(Beginning of SELECTED EXTRACT)

NEW YORK (GenomeWeb News) — Two weeks after announcing the Archon X Prize for Genomics, the X Prize Foundation addressed the nitty-gritty of how to win.
The guidelines are out but not yet set in stone, according to Larry Kedes, a senior advisor and SAB co-chair for the genomics X Prize. For now, Prize organizers, who are in the process of lining up judges, want to know how they can improve the rules.
Kedes, director of the Institute for Genetic Medicine at the University of Southern California, gave a presentation last week at the Genomes, Medicine, and the Environment conference in Hilton Head, SC, during which he invited researchers to “tell us what’s wrong with [the guidelines and] where the flaws are” in order to “make sure nobody wins on a fluke.”
The foundation plans to finalize the rules within six months, and the competition, which can only take place twice a year, can start as early as next summer if teams are ready.

(End of SELECTED EXTRACT)
(Beginning of PROVIDED RECORDS)

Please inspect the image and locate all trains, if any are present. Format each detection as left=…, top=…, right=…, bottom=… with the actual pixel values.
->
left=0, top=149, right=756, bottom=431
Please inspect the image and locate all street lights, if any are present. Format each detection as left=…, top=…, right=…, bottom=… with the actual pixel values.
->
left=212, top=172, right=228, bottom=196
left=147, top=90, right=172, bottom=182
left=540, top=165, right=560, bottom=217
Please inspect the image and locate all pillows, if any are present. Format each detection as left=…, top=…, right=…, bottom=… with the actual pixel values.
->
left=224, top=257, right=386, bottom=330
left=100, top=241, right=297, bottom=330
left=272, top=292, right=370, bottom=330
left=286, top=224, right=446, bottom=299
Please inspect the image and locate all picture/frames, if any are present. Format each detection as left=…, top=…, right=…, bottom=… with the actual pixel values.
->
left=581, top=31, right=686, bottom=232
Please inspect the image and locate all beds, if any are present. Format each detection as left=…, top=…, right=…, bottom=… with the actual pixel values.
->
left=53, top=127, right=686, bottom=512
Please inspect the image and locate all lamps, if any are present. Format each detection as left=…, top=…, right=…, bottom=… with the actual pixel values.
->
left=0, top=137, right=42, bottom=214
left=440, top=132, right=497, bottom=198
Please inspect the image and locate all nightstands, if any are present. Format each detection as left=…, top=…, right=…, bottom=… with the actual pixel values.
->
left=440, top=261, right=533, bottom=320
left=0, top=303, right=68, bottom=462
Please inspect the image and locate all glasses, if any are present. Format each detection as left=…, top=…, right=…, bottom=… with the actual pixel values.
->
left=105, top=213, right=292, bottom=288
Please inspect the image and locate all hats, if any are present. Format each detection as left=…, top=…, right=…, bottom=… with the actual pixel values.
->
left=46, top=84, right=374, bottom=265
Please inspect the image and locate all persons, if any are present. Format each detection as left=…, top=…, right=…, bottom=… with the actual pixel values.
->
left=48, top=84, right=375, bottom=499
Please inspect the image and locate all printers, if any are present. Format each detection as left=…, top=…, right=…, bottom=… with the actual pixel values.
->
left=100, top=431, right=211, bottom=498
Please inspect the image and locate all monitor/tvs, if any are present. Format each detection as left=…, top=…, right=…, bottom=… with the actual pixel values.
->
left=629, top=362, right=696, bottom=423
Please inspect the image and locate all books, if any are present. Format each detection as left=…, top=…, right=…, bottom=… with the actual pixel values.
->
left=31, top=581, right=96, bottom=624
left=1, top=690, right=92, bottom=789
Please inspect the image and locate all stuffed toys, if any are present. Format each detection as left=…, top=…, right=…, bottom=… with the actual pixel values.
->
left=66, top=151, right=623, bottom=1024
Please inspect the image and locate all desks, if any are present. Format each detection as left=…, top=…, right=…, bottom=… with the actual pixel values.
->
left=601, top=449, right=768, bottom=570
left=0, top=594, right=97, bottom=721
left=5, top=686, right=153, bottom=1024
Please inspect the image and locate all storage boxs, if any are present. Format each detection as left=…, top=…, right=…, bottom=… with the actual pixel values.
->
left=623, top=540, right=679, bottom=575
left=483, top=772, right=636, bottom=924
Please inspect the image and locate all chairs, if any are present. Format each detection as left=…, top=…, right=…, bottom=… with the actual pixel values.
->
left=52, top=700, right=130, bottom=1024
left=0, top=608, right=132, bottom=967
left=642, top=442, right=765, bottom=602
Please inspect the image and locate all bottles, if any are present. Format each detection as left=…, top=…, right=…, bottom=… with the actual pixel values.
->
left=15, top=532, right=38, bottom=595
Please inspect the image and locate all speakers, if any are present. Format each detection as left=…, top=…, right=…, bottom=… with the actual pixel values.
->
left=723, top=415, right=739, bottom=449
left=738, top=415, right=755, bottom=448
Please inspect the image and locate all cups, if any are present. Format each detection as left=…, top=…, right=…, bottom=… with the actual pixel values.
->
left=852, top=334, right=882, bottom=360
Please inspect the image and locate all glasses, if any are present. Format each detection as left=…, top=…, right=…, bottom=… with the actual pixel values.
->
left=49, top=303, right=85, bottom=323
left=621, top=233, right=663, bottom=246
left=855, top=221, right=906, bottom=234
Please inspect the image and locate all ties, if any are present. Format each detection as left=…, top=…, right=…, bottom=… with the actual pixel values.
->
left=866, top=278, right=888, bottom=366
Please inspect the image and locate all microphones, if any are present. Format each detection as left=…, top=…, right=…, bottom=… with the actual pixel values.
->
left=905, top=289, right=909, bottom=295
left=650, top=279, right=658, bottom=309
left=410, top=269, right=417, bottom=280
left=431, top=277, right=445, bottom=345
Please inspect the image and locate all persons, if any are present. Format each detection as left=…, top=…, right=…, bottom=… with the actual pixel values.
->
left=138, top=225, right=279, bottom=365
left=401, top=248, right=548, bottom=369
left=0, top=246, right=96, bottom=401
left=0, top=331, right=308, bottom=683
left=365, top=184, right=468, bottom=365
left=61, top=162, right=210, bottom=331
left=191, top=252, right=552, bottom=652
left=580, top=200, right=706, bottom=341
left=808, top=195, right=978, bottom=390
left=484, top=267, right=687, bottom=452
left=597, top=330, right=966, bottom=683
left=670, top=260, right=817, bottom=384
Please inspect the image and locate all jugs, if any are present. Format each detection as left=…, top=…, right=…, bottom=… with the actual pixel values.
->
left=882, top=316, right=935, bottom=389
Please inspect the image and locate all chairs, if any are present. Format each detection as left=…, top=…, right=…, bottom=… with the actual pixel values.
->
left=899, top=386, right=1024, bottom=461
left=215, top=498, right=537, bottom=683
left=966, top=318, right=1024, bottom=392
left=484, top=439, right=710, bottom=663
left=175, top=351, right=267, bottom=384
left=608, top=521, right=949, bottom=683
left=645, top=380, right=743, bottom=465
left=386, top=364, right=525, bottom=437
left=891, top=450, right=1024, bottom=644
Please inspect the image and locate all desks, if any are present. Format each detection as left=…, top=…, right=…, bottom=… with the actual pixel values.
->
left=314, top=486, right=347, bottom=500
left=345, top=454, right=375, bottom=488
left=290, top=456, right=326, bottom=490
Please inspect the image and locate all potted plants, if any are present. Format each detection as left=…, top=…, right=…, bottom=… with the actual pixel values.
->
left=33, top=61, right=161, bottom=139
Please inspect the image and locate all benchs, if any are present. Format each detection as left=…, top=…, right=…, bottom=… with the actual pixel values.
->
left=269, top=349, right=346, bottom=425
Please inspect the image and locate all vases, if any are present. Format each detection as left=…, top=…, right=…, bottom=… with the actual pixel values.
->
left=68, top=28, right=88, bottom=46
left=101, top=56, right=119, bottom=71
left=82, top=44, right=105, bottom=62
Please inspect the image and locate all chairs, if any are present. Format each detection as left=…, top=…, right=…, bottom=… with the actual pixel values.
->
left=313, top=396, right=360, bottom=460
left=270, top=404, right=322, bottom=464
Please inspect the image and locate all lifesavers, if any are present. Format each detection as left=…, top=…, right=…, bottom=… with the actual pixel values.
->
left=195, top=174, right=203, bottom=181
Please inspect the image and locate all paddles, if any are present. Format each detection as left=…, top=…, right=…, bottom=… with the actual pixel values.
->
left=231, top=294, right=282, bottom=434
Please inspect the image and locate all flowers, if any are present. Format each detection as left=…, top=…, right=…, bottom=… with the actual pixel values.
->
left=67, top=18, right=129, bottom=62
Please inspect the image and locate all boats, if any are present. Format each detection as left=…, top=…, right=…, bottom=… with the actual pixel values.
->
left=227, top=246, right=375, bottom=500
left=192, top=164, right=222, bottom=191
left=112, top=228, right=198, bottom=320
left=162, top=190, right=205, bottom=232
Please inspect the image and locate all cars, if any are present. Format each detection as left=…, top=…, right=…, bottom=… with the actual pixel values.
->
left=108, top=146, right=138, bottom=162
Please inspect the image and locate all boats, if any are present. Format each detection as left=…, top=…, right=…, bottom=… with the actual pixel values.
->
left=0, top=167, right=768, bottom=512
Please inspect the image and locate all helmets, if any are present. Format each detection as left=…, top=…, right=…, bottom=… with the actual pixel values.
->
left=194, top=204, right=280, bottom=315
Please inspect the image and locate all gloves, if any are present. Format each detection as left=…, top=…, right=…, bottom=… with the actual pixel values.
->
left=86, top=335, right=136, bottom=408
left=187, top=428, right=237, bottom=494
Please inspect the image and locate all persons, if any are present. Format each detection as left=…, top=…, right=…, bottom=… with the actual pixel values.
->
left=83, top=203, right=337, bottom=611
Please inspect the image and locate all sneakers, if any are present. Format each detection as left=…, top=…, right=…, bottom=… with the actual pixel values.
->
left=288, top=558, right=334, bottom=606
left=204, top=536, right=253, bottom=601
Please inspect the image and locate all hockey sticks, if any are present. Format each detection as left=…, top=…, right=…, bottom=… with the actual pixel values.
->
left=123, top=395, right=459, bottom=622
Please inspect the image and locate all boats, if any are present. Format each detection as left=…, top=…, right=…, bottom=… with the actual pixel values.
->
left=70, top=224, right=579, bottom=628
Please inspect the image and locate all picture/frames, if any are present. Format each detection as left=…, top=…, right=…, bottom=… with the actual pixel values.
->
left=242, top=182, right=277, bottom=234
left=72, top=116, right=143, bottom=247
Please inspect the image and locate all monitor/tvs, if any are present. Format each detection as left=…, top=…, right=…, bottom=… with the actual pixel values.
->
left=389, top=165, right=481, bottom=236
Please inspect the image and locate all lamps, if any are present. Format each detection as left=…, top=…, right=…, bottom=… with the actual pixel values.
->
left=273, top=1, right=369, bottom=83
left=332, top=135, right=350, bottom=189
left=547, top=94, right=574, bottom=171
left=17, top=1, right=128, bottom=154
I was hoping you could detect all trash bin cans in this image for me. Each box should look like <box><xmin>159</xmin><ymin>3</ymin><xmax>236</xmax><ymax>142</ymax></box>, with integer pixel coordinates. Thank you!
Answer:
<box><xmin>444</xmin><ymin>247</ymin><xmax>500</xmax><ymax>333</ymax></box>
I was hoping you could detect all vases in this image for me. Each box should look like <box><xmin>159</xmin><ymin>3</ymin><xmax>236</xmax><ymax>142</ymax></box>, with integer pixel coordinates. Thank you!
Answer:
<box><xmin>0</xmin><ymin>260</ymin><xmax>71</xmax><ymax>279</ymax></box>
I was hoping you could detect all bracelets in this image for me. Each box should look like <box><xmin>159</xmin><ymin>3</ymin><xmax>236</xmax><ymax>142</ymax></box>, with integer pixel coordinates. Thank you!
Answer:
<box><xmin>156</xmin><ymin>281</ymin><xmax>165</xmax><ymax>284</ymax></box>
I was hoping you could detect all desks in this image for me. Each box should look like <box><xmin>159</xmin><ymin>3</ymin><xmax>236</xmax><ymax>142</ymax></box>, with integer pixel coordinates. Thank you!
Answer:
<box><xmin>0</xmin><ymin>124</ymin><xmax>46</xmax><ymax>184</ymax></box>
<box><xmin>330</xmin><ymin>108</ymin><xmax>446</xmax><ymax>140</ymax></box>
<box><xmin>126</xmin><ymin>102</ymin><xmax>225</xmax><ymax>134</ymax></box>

(End of PROVIDED RECORDS)

## WORK REQUEST A
In the X Prize news item, write out the passage that begins at the words "The guidelines are" and stops after the words "improve the rules.".
## WORK REQUEST B
Condense the paragraph of the X Prize news item that starts "Kedes, director of the Institute for Genetic Medicine" into a short list that keeps its main facts.

## PROBLEM SOLUTION A
The guidelines are out but not yet set in stone, according to Larry Kedes, a senior advisor and SAB co-chair for the genomics X Prize. For now, Prize organizers, who are in the process of lining up judges, want to know how they can improve the rules.

## PROBLEM SOLUTION B
- Kedes directs the Institute for Genetic Medicine at the University of Southern California.
- Last week he gave a presentation at the Genomes, Medicine, and the Environment conference in Hilton Head, SC.
- He asked researchers to identify flaws in the guidelines so that nobody wins on a fluke.